══ DOCUMENT EXTRACT ══

Airport car rental volumes were nearly wiped out during Hertz's (OTC:HTZG.Q) second quarter, forcing the rental giant to seek debtor-in-possession financing to survive.
Global revenue tumbled 67% to $832 million after air travel was decimated by the coronavirus pandemic. While it has $1.4 billion in cash, which should let it survive through to Dec. 31, unless travel and tourism rebound and it can get extensions on international car payments from its lenders, which are due to begin after Sept. 30, that money won't be enough to make it through the next 12 months.
As a result, Hertz will pursue new financing schemes, including debtor-in-possession loans and vehicle financing options.
Out of gas
Hertz had tried to sell $500 million worth of stock in June, but the offer to sell what would have been virtually worthless stock drew the attention of the SEC, which made Hertz to withdraw the offer. That left Hertz still needing to raise money to survive, which is why it is now seeking these new avenues of funding.
Hertz typically makes most of its money, about two-thirds of the total, from airport car rentals. However, after the COVID-19 outbreak shut down air travel, rentals plummeted 82% from the year ago period.
Hertz began making the first of its monthly installment payments last month on $650 million in rent payments due on its operating leases. While it sold 100,000 vehicles in June and July to help cover those costs, the company needs to sell over 180,500 more vehicles by the end of the year.
The car rental giant reported losing an adjusted $587 million in earnings before interest, taxes, depreciation, and amortization in the second quarter, or $3.51 per share, much worse than Wall Street's forecast of a $2.33 per share loss.

═══

▶ [INSTRUCTIONS TO FOLLOW]: Reproduce word for word the stretch of the Hertz article from "Hertz began making" through "per share loss.". The items that come next are separate material, unconnected to this article.

══ DATA ══

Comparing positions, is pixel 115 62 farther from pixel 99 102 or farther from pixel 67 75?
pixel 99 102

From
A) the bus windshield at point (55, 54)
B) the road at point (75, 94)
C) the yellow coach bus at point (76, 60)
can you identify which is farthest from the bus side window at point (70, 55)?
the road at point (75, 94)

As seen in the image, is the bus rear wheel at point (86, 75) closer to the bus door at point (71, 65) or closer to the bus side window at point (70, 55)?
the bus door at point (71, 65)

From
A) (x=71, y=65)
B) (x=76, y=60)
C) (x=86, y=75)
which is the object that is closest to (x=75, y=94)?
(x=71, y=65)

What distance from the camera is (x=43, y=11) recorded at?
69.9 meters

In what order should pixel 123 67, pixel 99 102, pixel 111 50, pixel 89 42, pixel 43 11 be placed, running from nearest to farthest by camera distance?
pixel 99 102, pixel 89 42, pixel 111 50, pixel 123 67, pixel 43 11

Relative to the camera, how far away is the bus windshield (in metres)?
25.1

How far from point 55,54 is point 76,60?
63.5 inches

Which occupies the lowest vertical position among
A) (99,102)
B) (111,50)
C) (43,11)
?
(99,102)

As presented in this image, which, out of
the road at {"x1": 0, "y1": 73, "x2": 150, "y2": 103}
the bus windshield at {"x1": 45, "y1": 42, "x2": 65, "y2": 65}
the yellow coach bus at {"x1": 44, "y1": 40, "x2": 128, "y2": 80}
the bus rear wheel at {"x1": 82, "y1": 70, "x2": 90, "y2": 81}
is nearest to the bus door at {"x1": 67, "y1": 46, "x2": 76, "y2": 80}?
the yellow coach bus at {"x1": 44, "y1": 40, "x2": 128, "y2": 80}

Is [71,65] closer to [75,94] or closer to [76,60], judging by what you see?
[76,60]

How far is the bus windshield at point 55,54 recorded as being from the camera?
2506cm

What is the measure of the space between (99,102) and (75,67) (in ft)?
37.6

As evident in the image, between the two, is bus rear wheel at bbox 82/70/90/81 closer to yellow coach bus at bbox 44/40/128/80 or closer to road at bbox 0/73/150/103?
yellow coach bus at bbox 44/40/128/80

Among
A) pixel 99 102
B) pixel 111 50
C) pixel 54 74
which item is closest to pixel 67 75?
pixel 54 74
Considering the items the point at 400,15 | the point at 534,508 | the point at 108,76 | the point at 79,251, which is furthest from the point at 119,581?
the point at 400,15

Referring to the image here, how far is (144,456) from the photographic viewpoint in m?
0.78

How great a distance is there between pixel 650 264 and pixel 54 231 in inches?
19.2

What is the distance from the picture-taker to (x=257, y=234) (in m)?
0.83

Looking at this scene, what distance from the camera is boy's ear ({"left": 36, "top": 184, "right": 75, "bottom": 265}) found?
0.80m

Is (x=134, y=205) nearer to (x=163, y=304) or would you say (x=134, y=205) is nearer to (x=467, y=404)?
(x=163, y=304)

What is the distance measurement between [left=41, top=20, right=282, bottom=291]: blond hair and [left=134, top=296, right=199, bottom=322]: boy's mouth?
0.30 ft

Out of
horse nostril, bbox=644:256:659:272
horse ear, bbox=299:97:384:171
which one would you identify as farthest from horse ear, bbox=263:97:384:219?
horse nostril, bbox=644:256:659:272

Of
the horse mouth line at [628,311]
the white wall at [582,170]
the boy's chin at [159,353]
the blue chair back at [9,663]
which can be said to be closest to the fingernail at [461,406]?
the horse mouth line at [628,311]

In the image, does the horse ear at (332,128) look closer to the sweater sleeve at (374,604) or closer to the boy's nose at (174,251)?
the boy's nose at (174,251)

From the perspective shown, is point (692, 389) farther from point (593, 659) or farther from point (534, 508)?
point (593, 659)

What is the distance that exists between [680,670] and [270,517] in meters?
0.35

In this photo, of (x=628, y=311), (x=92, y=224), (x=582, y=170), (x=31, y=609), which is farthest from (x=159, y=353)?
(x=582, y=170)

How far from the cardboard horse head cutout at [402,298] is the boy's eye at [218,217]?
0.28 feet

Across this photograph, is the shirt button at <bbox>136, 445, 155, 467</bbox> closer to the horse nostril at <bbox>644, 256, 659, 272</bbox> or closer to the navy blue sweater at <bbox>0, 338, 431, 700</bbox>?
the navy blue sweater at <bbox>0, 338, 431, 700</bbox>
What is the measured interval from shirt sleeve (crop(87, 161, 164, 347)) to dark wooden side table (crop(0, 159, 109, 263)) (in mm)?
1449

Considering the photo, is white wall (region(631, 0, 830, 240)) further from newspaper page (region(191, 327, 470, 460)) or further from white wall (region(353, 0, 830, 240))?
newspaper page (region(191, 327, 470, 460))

═══

▶ [REPLY TO THE EXERCISE]:
Hertz began making the first of its monthly installment payments last month on $650 million in rent payments due on its operating leases. While it sold 100,000 vehicles in June and July to help cover those costs, the company needs to sell over 180,500 more vehicles by the end of the year.
The car rental giant reported losing an adjusted $587 million in earnings before interest, taxes, depreciation, and amortization in the second quarter, or $3.51 per share, much worse than Wall Street's forecast of a $2.33 per share loss.